Da recente promosso 2° ufficiale di coperta. Salpammo a notte tarda dal porto di Marsiglia (Francia) rotta il canale di Panama

per poi raggiungere la città di Los Angeles (USA).

In navigazione nell'oceano Pacifico, a causa dello sciopero dei lavoratori portuali statunitensi fummo dirottati per Mazatlan, splendida città turistica. Finita la manovra di ormeggio, uscii in franchigia.

Mentre passeggiavo, una grande insegna luminosa attirò la mia attenzione, c'era scritto”Taza de leche” (Coppa di latte) Incuriosito entrai, si trattava di un locale enorme fornito di ogni di genere di divertimenti. Non mi è stato difficile intuire che era anche una lussuosa casa del piacere.

Nell'istante che ordinai un drink, si avvicinò una pomposa creola messicana. Approcciammo subito, bevemmo danzammo e tutto il resto... Nel pomeriggio dell'indomani ritornai a bordo.

Una mattina visto che il “taza de le”che era aperto entrai tanto per curiosità e con mia grande sorpresa notai che l'ambiente che c'era la sera prima non c'era più. Il locale era frequentato da studenti. Domandai ad un cameriere spiegazioni, disse; che il locale dopo un certo orario ridiventava un bordello.

Ancora incredulo, notai una bellissima mora seduta ad un tavolino

visto che era sola, mi sedetti accanto a lei.

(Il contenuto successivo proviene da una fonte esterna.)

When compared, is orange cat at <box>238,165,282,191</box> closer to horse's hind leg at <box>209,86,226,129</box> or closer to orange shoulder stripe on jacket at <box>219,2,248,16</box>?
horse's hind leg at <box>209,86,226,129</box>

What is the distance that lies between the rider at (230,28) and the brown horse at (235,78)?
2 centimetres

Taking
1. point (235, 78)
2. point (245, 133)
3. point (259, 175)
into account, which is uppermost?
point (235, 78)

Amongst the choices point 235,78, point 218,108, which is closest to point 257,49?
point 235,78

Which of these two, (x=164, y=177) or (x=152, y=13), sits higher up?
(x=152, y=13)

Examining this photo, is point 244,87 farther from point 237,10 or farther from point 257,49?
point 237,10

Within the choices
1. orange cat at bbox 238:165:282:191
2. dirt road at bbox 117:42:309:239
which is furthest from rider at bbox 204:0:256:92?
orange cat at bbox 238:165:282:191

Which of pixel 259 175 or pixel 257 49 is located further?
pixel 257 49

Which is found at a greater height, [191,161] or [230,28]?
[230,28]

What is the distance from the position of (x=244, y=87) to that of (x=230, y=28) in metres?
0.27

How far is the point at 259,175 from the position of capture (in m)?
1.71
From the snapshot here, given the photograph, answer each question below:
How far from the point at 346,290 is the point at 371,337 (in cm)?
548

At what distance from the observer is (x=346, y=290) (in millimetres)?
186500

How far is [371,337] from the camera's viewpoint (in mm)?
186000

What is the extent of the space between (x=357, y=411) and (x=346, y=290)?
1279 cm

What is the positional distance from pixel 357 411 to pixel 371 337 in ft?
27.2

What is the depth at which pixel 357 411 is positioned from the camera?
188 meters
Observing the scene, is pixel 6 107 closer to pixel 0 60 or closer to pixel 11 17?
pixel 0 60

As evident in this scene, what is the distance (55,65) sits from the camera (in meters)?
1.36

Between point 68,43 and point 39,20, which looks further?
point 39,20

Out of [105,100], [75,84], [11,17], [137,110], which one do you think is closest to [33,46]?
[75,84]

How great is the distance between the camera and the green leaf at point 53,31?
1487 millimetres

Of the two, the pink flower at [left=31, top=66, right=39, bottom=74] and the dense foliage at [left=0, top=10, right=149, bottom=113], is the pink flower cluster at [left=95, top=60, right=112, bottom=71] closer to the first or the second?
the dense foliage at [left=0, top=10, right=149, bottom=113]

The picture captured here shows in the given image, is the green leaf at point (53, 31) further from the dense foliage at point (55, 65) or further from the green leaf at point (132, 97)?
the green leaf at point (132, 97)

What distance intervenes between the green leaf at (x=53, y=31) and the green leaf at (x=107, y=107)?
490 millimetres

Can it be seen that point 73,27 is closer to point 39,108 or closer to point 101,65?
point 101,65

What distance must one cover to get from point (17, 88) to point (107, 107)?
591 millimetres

La signora parlava in castigliano, da parte mia cercai di fargli capire a gesti che il castigliano non lo sapevo neanche fischiare, però lei mi sorrideva e a ricordo di come erano andate le cose la sera prima, ho pensato con questa sarà la fine del mondo. Incominciai a navigare con la fantasia. La signora mi sorrideva si, ma parlava in un modo allarmato, io continuavo a non capire.

Ad un certo punto, si presenta tra di noi un tipo alto e smilzo e incomincia a litigare con la signora, non capivo quel che si dicevano, ma la strattonava con forza e in malo modo facendogli anche male, mi alzai per difenderla, ricevetti dallo smilzo un schiaffone in piena faccia nel col tempo tirò fuori da una fondina ascellare una grossa pistola a tamburo, ma fui più rapido di lui e lesto gli tolsi la pistola smontandogliela in un batterd'occhio( esercizio imparato durante il servizio militare)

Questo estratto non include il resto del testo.